On 6/11/15 3:39 AM, Roland Westrelin wrote:
> Thanks for looking at this, Vladimir.
>
>> We don't call previous node as 'user' - we call them definitions or inputs. Your comment change in memnode.cpp sound strange because of that. The original statement was correct:
>> // If anybody other than 'this' uses 'mem', we cannot fold 'mem' away.
>>
>> in your case it will be:
>>
>> // If anybody other than 'this' uses 'st', we cannot fold 'st' away.
>
> Right.
>
>> Also code does not seems right. The code should go through input memory chain and remove all preceding similar stores - 'this' node remains and we change its memory input which makes previous stores dead. So you can't do 'prev = st’.
>
> That’s what I think the code does. That is if you have:
>
> st1->st2->st3->st4

I assume st4 is first store and st1 is last. Right?

>
> and st3 is redundant with st1, the chain should become:
>
> st1->st2->st4

I am not sure it is correct optimization. On some machines result of st3 
could be visible before result of st2. And you change it.
I am suggesting not do that. Do you need that for stores move from loop?

>
> so we need to change the memory input of st2 when we find st3 can be removed. In the code, at that point, this=st1, st = st3 and prev=st2.

In this case the code should be:

    if (st->in(MemNode::Address)->eqv_uncast(address) &&
      ...
    } else {
      prev = st;
    }

to update 'prev' with 'st' only if 'st' is not removed.
Also, I think, st->in(MemNode::Memory) could be put in local var since 
it is used several times in this code.

>
>> You need to set improved = true since 'this' will not change. We also use 'make_progress' variable's name in such cases.
>
> In the example above, if we remove st2, we modify this, right?

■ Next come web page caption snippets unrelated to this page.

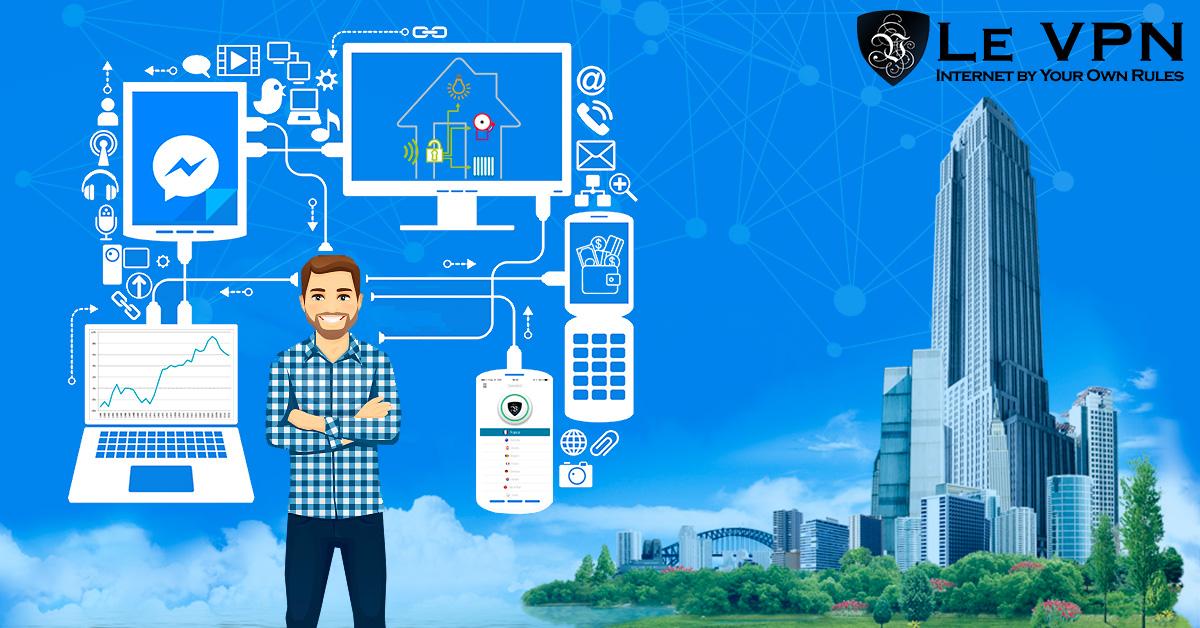 Smart cities : de l'importance de monter un VPN
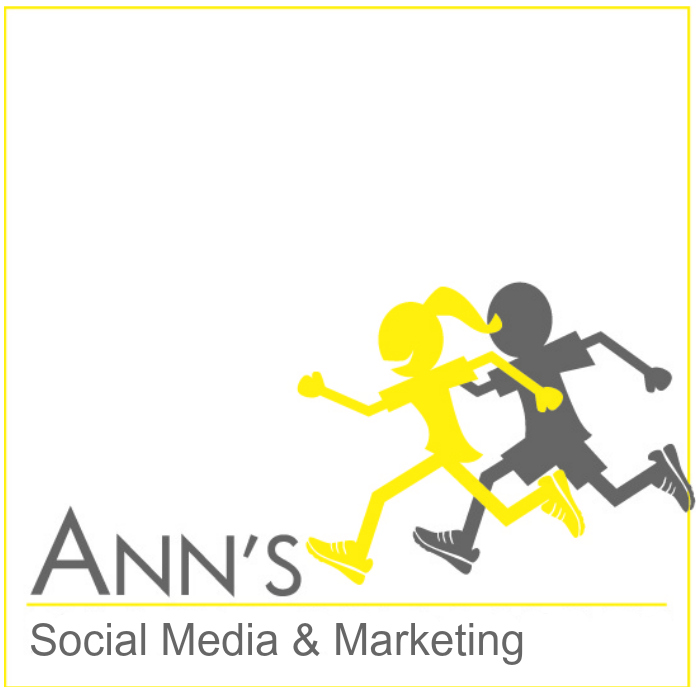 Ann's Social Media & Marketing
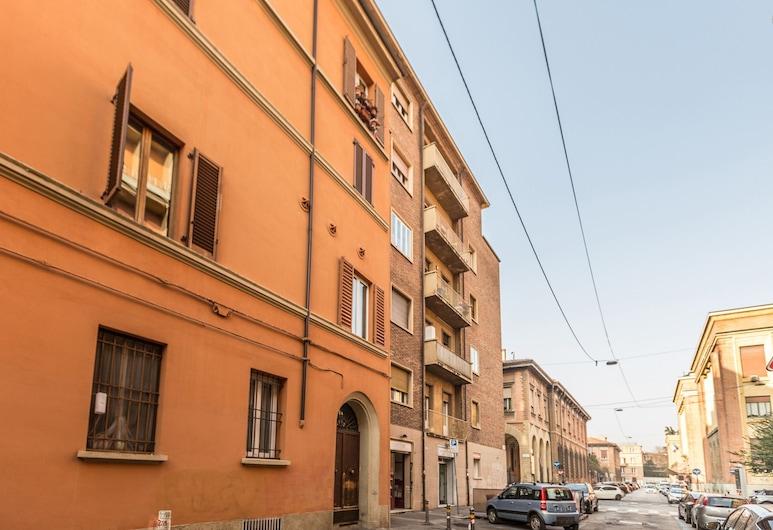 Appartamento Unione, Bologna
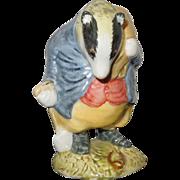"Beatrix Potter ""Tommy Brock"" Figurine"
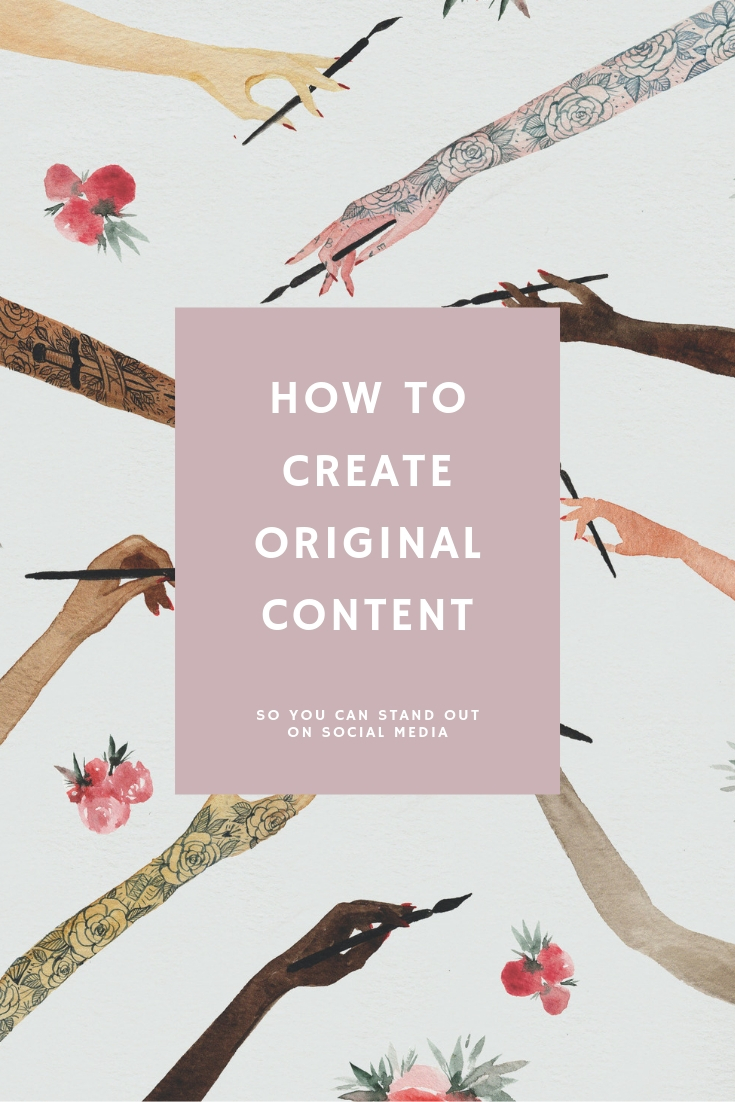 HowToCreateOriginalContent.jpg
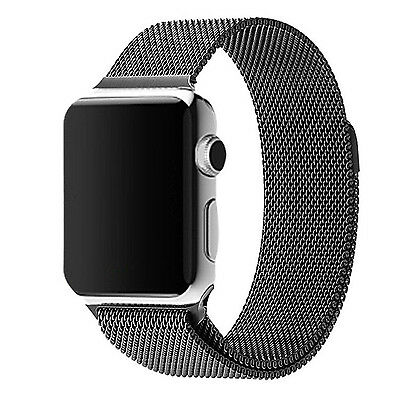 42MM Milanese Stainless Steel Loop Watch Band Replace Strap for Apple Watch New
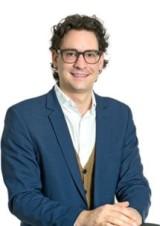 Der SP-Politiker Horrer fordert eine Entfilzung (Foto: Webseite Lukas Horrer)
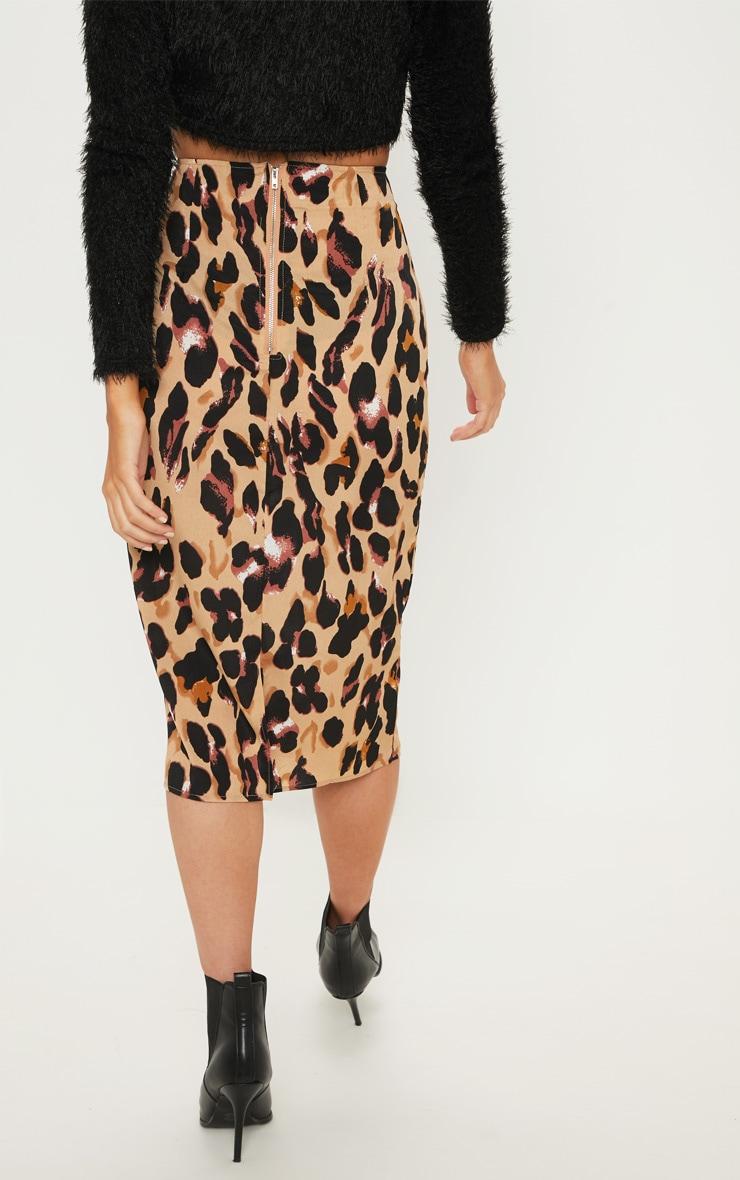 Jupe mi-longue à imprimé léopard 4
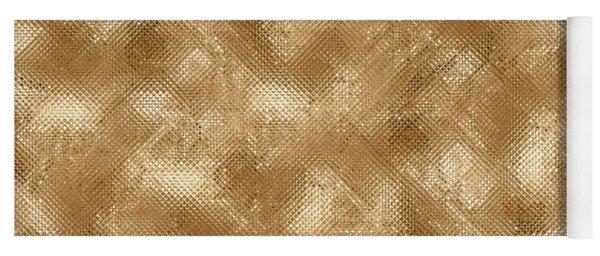 Gold Metal  Yoga Mat
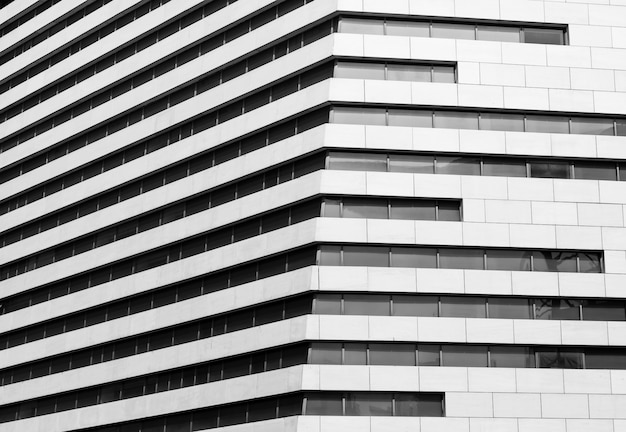 Desing moderno edifício Foto gratuita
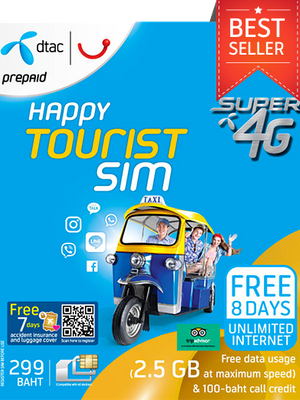 4G Unlimited Data SIM: Deliver to hotel in Bangkok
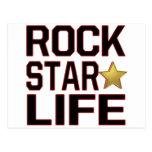 Rockstar Life Post Cards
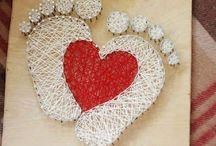 Quilling Art et String Art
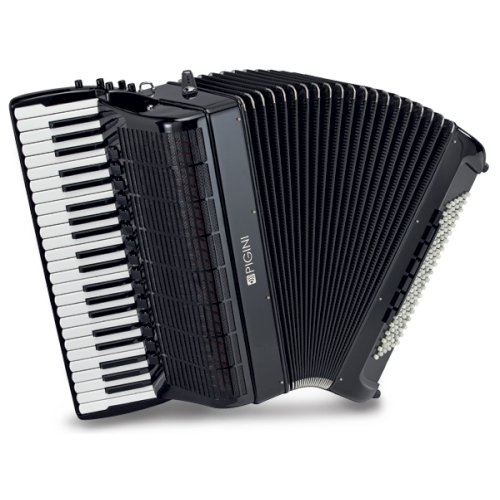 PIGINI Bayan 58/P harmonika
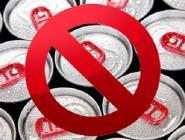 В России вводится запрет на розничную продажу слабоалкогольных тонизирующих напитков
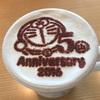 【藤子・F・不二雄ミュージアム】 ミュージアムカフェ・SHOP 編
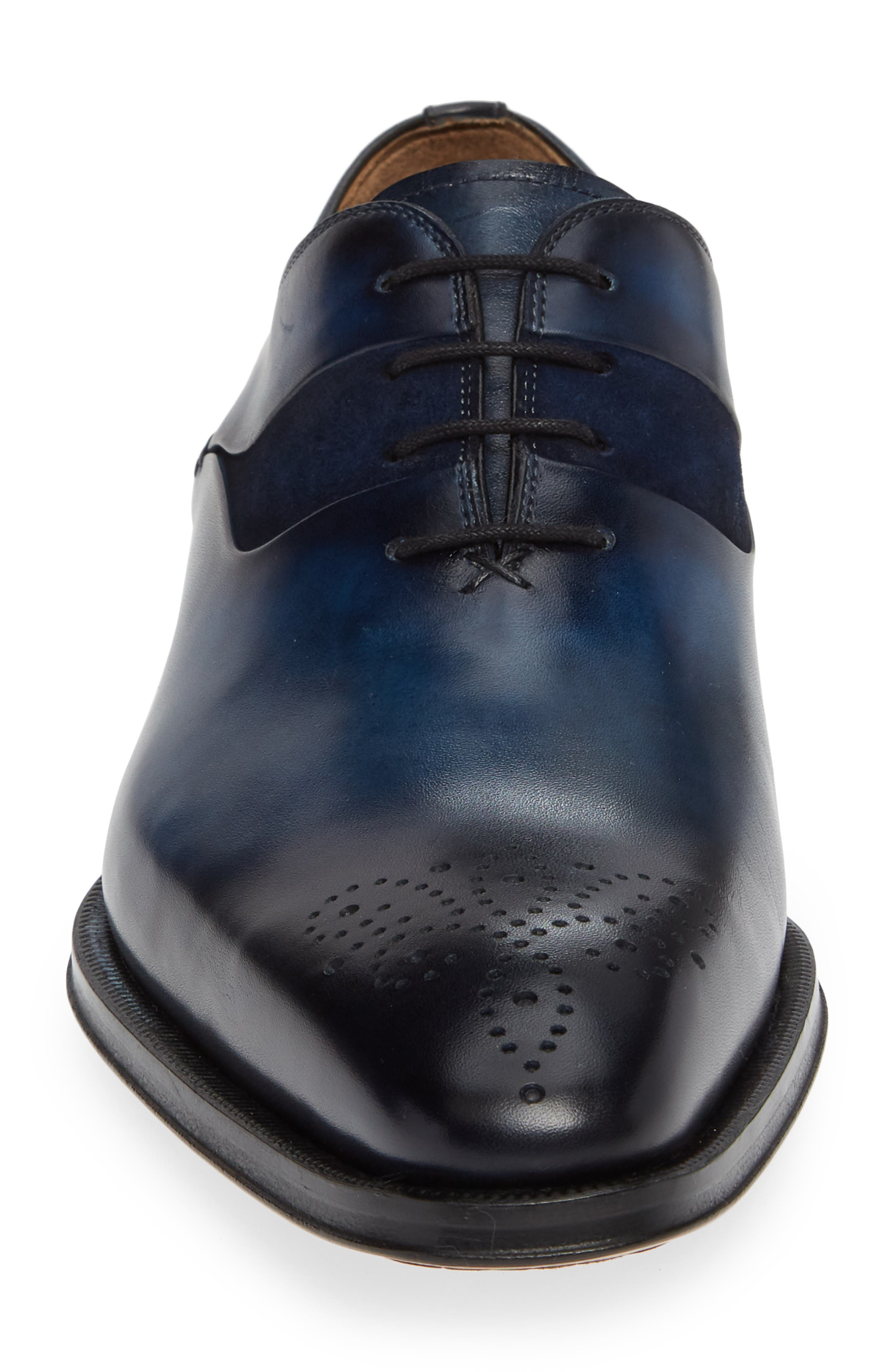 Hector Plain Toe Oxford,                             Alternate thumbnail 4, color,                             NAVY LEATHER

We need to call Ideal() again if store inputs are changed. So if st2 is 
removed then inputs of st1 are changed so we need to rerun Ideal(). This 
allow to avoid having your new loop in the Ideal().

>
>> I try_move_store_before_loop() add check (n_loop->_head == n_ctrl) to make sure it is not other control node inside loop. Then you can check Phi's control as (mem->in(0) == n_ctrl).
>>
>> I don't understand verification code "Check that store's control does post dominate loop entry". In first comment you said "Store has to be first in the loop body" - I understand this as Store's control should be loop's head. You can't allow store to be on one of branches (it will not post dominate) but your check code allow that. Also the check done only in debug VM.
>>
>> If you really want to accept cases when a store is placed after diamond control then you need checks in product to make sure that it is really post dominate head. For that I think you need to go from loopend to loophead through idom links and see if you meet n_ctrl.
>
>
> My check code starts from the loop, follows every path and make sure there’s no path that leaves the loop without going through n. With example 1 below:
>
> for (int i = 0; i < 10; i++) {
>    if (some_condition) {
>      array[idx] = 999;
>    } else {
>    }
> }
>
> We’ll find a path from the head that doesn’t go through the store and that exits the loop. What the comment doesn’t say is that with example 2 below:
>
> for (int i = 0; i < 10; i++) {
>    if (some_condition) {
>      uncommon_trap();
>    }
>    array[idx] = 999;
> }
>
> my verification code would find the early exit as well.
>
> It’s verification code only because if we have example 1 above, then we have a memory Phi to merge both branches of the if. So the pattern that we look for in PhaseIdealLoop::try_move_store_before_loop() won’t match: the loop’s memory Phi backedge won’t be the store. If we have example 2 above, then the loop’s memory Phi doesn’t have a single memory use. So I don’t think we need to check that the store post dominate the loop head in product. That’s my reasoning anyway and the verification code is there to verify it.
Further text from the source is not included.